Every line from the one with "(314,290,339,300) in a" through the end of the records below should be restated word for word, and nothing outside that span.

(Data records)
--
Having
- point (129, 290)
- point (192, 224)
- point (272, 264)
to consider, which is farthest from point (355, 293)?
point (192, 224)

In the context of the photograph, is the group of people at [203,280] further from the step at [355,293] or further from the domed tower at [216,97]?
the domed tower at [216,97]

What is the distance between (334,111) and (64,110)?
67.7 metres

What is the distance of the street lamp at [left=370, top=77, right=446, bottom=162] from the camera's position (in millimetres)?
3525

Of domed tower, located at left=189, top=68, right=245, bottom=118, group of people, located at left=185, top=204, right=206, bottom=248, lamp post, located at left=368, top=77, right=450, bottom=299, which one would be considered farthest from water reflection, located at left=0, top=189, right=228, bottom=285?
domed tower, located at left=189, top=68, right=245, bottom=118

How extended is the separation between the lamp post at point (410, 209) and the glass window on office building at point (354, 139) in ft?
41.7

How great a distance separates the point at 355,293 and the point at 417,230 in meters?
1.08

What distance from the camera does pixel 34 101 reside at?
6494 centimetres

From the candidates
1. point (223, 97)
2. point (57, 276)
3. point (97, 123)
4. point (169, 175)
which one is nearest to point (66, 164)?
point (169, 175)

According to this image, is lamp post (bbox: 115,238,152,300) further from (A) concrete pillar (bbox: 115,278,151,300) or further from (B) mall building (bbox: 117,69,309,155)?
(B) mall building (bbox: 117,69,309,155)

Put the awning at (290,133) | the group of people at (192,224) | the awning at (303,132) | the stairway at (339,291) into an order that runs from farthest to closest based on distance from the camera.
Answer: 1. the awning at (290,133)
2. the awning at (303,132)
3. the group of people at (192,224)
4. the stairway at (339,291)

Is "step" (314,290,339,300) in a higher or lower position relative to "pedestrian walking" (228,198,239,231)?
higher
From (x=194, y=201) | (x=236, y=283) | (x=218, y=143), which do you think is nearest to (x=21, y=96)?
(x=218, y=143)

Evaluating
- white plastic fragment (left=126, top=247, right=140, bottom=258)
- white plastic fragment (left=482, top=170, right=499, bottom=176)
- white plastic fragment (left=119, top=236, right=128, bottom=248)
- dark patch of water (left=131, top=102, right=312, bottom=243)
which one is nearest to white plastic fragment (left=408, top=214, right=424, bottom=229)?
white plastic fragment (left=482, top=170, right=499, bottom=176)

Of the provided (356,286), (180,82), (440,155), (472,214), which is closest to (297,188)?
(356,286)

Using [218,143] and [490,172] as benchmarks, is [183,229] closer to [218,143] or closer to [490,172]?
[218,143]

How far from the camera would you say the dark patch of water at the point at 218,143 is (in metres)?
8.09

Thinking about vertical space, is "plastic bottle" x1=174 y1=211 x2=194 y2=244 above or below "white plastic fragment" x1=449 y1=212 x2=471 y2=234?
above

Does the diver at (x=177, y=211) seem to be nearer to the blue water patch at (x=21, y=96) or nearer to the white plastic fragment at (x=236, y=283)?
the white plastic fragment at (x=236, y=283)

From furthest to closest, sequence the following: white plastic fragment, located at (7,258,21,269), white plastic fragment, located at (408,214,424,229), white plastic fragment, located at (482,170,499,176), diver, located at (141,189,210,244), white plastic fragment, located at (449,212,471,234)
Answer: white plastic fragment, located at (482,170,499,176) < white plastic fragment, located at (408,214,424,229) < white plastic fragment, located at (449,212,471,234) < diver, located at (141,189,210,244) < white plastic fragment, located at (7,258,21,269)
--
▸ **Task result**:
Is "step" (314,290,339,300) in a higher or lower position relative to "pedestrian walking" (228,198,239,231)?
higher
From (x=194, y=201) | (x=236, y=283) | (x=218, y=143), which do you think is nearest to (x=21, y=96)?
(x=218, y=143)

Evaluating
- white plastic fragment (left=126, top=247, right=140, bottom=258)
- white plastic fragment (left=482, top=170, right=499, bottom=176)
- white plastic fragment (left=119, top=236, right=128, bottom=248)
- dark patch of water (left=131, top=102, right=312, bottom=243)
which one is nearest to white plastic fragment (left=408, top=214, right=424, bottom=229)?
white plastic fragment (left=482, top=170, right=499, bottom=176)

Of the provided (356,286), (180,82), (440,155), (472,214), which is closest to (297,188)?
(356,286)

Using [218,143] and [490,172] as benchmarks, is [183,229] closer to [218,143] or closer to [490,172]?
[218,143]

How far from the camera would you say the dark patch of water at the point at 218,143 is (in metres)?
8.09

Thinking about vertical space, is "plastic bottle" x1=174 y1=211 x2=194 y2=244 above or below "white plastic fragment" x1=449 y1=212 x2=471 y2=234?
above

Does the diver at (x=177, y=211) seem to be nearer to the blue water patch at (x=21, y=96) or nearer to the white plastic fragment at (x=236, y=283)?
the white plastic fragment at (x=236, y=283)

From furthest to closest, sequence the following: white plastic fragment, located at (7,258,21,269), white plastic fragment, located at (408,214,424,229), white plastic fragment, located at (482,170,499,176), diver, located at (141,189,210,244), white plastic fragment, located at (449,212,471,234)
Answer: white plastic fragment, located at (482,170,499,176) < white plastic fragment, located at (408,214,424,229) < white plastic fragment, located at (449,212,471,234) < diver, located at (141,189,210,244) < white plastic fragment, located at (7,258,21,269)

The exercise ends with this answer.